Although there are undoubtedly many overwhelming challenges facing the continent (a few of which are mentioned in this blog), there are also countless rays of light and beauty to be discovered. So, in an effort to unveil just a fragment of this beauty, I plan to highlight the stories of several entrepreneurs that are making the continent a better place through their tireless efforts.

But first, a few thoughts on entrepreneurship.

Entrepreneurship has been recognized as the foundation to economic development, stability and poverty alleviation in Kenya (and in most developing countries). As a government official recently noted, No country will realize sustained economic growth without supporting small business ventures (The Standard). And as a local professor stressed, if Kenya is to evade its 'developing country' status, it needs to produce job creators, not job takers (The Daily Nation).

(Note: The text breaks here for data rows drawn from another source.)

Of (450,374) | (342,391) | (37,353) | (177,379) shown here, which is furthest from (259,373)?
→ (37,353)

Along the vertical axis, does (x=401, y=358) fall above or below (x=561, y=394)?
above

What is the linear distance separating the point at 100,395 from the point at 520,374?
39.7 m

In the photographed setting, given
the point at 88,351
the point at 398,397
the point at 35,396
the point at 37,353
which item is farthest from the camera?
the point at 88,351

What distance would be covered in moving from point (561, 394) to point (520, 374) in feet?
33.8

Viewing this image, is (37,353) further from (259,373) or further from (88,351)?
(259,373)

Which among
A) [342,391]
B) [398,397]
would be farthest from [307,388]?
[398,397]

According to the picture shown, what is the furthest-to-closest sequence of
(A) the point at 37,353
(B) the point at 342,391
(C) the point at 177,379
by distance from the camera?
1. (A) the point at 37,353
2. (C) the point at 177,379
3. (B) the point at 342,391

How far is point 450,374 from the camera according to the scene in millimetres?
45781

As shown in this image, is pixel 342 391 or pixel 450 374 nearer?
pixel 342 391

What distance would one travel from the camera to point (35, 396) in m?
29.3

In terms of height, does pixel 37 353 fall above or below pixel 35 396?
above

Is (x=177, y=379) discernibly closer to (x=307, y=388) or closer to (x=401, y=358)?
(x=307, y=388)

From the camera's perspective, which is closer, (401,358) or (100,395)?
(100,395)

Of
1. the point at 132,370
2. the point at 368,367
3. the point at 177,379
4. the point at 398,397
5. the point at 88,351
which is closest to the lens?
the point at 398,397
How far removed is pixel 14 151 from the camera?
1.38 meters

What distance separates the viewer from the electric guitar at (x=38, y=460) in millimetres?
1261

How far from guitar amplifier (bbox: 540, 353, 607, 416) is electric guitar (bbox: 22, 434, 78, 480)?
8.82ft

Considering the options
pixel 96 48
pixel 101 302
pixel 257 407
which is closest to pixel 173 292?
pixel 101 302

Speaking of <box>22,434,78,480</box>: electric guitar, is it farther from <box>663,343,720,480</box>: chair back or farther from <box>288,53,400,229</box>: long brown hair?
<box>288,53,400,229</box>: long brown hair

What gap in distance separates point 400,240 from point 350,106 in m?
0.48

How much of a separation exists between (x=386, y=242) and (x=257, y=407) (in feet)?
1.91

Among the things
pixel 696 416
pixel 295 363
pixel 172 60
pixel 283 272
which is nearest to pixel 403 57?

Sure, there are countless political issues that -- if sorted out -- would make an unprecedented impact on the well being of millions. But unfortunately, these are not easy fixes and rely on factors that are less controllable by an average citizen. Fortunately, however, economic development -- catalyzed by entrepreneurship -- is much more accessible and tangible and can even occur despite the ongoing political landscape transformation.

And the entrepreneurship opportunities are more than abundant. From basic goods and services such as clean water, public latrines or affordable mosquito nets, to higher end offerings such as designer clothes, online book stores or even event planning. If one were to compare the established business offerings in a developed country to those in the developing world, the possibilities would be astonishing.

Unfortunately, however, most educated Kenyans do not look to entrepreneurship (outside of farming) as a lucrative career option. Perhaps the risks are too high, or the status garnered is subpar (compared to, say, a doctor or lawyer) or access to credit is limited. Whatever the reason(s), the problem is undoubtedly perpetuated by the absence of existing entrepreneurs who can serve as entrepreneurship advocates. Because individuals do not see their peers achieving success through a tool such as entrepreneurship, they are much less likely to consider that tool viable.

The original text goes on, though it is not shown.